Question: Permira and Blackstone have just invested $525 million into the real estate portal Property Finder. Does that mean listing portals will control the market and reduce agents to order takers? I am concerned about this, but should I be worried as a secondary market broker? SM, Dubai
Answer: The short answer would be not to worry, but do adapt. The strategic investment into Property Finder is definitely big news, as it will turbocharge property tech in the region, improve data quality and accelerate product features that make online lead generation more powerful. That changes the landscape somewhat, but it doesn’t make skilled brokers irrelevant. It will make some parts of the job easier and other parts harder for those who don’t evolve.
Brokers should expect more sophisticated lead tools and paid features. Expect improved search, better buyer profiling, premium placement and new paid services for agents – likely subscription or pay-per-lead models. Agents who rely purely on volume without converting will find margins squeezed.
They should also expect better market data and pricing transparency, which is a double-edged sword because buyers and sellers will be better informed, shortening negotiation cycles and will also reduce opportunistic overpricing. It is good for conversion, but bad for inflated asking prices.
Private equity drives scale and product integration. Expect deeper customer relationship management integrations, partnerships with mortgage providers and, perhaps, white-label tools. This will favour agents who use tech to run efficient pipelines.
What should brokers do? Own their conversion funnels. If portals deliver leads, it’s their phone skills, follow-up process and trust that convert them. Portals are tools – not closers, that's the job of brokers.
Buy into the tools, don’t fight them. Take advantage of premium listing products, analytics and sponsored feeds where it makes sense.
Remember that high-value secondary deals still need human judgment and interaction, property condition, negotiation, legal navigation, inspection and trust.
Control your brand and database. Portals are public but your database is proprietary. Capture contact details, transaction history and preferences. That data is your most valuable asset.
Assess the risk. There are analysts warning of a potential market slowdown in late 2025-2026 given supply dynamics. If you subscribe to this, don’t over-leverage stock or advise clients to speculate without cash buffers. Use portal data to spot softening price signals early.
You should be worried only if you do nothing. Treat this portal investment as a wake-up call to sharpen your conversion, own your pipeline and be the agent who turns a click into a signed contract.

* **Exercise set**
**1)** Answer the following from the Property Finder Q&A:
(a) How much have Permira and Blackstone invested in Property Finder?
(b) For what period are some analysts warning of a potential market slowdown?
(c) What does the Property Finder Q&A call a broker's most valuable asset?
**2)** Please rewrite the passage of the Property Finder Q&A that begins at the words "Brokers should expect" and stops after "inflated asking prices.", changing "pricing transparency" to "price visibility".

* **Supplied data**
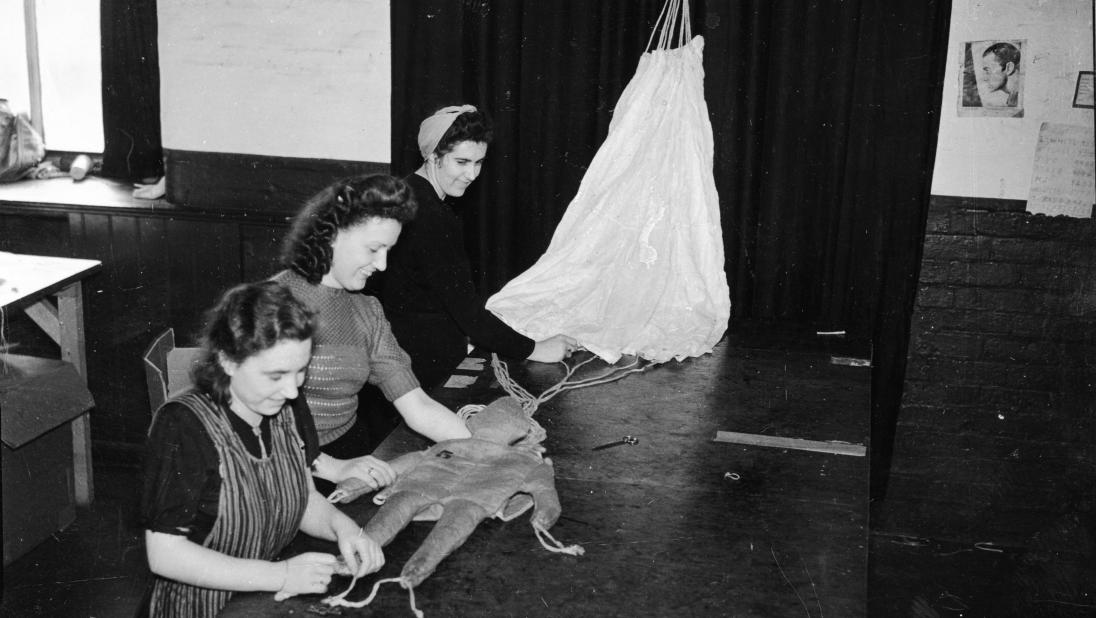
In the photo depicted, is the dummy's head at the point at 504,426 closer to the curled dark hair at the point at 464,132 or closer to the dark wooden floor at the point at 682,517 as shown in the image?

* **Outputs by task**
**1)**
(a) $525 million.
(b) Late 2025-2026.
(c) The data in the broker's own proprietary database: contact details, transaction history and preferences.

**2)**
Brokers should expect more sophisticated lead tools and paid features. Expect improved search, better buyer profiling, premium placement and new paid services for agents – likely subscription or pay-per-lead models. Agents who rely purely on volume without converting will find margins squeezed.
They should also expect better market data and price visibility, which is a double-edged sword because buyers and sellers will be better informed, shortening negotiation cycles and will also reduce opportunistic overpricing. It is good for conversion, but bad for inflated asking prices.